It’s been months since the Supreme Court heard arguments in a potentially landmark affirmative action case. So what’s holding up a decision by the justices?
The case of Fisher v. University of Texas is one of the most prominent and controversial issues in front of eight (and not nine) justices this term. (Justice Elena Kagan is not involved in the Fisher decision, due to her prior position as solicitor general.)
The case was argued last October and is the last one from that session that hasn’t seen a public ruling by the court.
Again, on Monday, the court didn’t announce a decision in the Fisher case.
There hasn’t been a lot of public speculation about the apparent delay in the Fisher decision, but it isn’t the only case on the court’s radar about affirmative action, after going years without a major ruling on the matter.

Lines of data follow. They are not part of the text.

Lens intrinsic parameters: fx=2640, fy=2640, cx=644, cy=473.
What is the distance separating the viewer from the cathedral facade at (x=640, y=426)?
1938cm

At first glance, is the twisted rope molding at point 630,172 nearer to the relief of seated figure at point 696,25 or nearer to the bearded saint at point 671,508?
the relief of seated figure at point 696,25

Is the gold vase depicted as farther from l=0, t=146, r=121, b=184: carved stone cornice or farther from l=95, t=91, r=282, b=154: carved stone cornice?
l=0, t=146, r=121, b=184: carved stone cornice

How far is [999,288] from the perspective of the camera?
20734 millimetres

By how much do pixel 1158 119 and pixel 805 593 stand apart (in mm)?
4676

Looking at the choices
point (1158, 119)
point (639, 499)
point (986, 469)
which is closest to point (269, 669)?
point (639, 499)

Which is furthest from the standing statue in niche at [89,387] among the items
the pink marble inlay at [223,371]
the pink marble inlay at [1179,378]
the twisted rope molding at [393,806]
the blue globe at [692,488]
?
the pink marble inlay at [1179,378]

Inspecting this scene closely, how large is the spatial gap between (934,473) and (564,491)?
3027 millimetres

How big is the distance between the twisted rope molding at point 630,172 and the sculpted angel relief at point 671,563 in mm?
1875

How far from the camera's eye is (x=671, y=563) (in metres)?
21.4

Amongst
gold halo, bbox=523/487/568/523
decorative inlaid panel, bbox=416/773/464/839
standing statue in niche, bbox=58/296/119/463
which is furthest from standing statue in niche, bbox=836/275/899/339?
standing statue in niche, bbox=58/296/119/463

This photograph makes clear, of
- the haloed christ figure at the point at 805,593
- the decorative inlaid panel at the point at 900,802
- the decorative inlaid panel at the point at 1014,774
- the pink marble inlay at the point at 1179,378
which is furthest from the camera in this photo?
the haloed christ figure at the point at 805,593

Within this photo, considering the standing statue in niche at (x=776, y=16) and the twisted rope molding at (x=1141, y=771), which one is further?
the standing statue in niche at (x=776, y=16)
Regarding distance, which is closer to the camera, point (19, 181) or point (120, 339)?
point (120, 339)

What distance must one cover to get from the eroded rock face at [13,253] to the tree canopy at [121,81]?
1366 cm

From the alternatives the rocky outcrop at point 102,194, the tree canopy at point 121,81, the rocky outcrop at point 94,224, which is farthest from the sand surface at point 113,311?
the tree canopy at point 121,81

The court decided in late March 2013 to hear a second case, in its next term (which starts in October 2013) about an affirmative action suit in Michigan. Justice Kagan is also not involved in Schuette v. Coalition to Defend Affirmative Action.
Both cases involve similar issues. The speculation in late March was that a ruling in the Texas case was imminent, since the justices agreed to take up the Michigan case in the next term.
And two months later, the “imminent” decision in the Fisher case is still on hold, with a month left in the court’s current term.
Constitution Daily contributor Lyle Denniston, writing for SCOUTUSblog, defined one big difference between the Texas and Michigan cases back in March.
“The Fisher case, while it does have fairly broad potential, focuses directly only on the specifics of an affirmative action plan at Texas’s flagship university in Austin, and so the ruling in that case might not go much beyond that plan,” he said.
The Michigan case involves that state’s power to bar race as a criteria for admission to all its public universities, and is potentially much broader.
Among the other factors is Justice Anthony Kennedy, who is considered a swing vote on the nine-person court. With Kagan recused, Kennedy could cast the deciding vote in the Fisher case and write the majority opinion in the ruling.
Back in 2003, when the court decided in a 5-4 vote to uphold affirmative action in Grutter v. Bollinger, it was Kennedy who wrote part of his own opinion in the decision.
Now, along ideological lines, the court could decide to rule against affirmative action in the Fisher case, only to face another ruling in a year. And the Fisher ruling could come close to another ruling on the Voting Rights Act that will get its fair share of publicity.
In the Grutter case in 2003, Justice Sandra Day O’Connor said that in perhaps 25 years, affirmative action decisions may not be needed to promote racial diversity.
And in the year 2028, the racial makeup of the United States could be very different than in the O’Connor era.
According to data from the Pew Research Center, the nation will be in the middle of a great demographic shift at that point. The foreign-born percentage of the U.S. population will be at highest point in 100 years in the year 2025, and by 2050, the U.S. non-Hispanic white population will be a minority, at 47 percent.
Those factors could cause a future Supreme Court to look back at 2013 as a key moment in the history of affirmative action cases.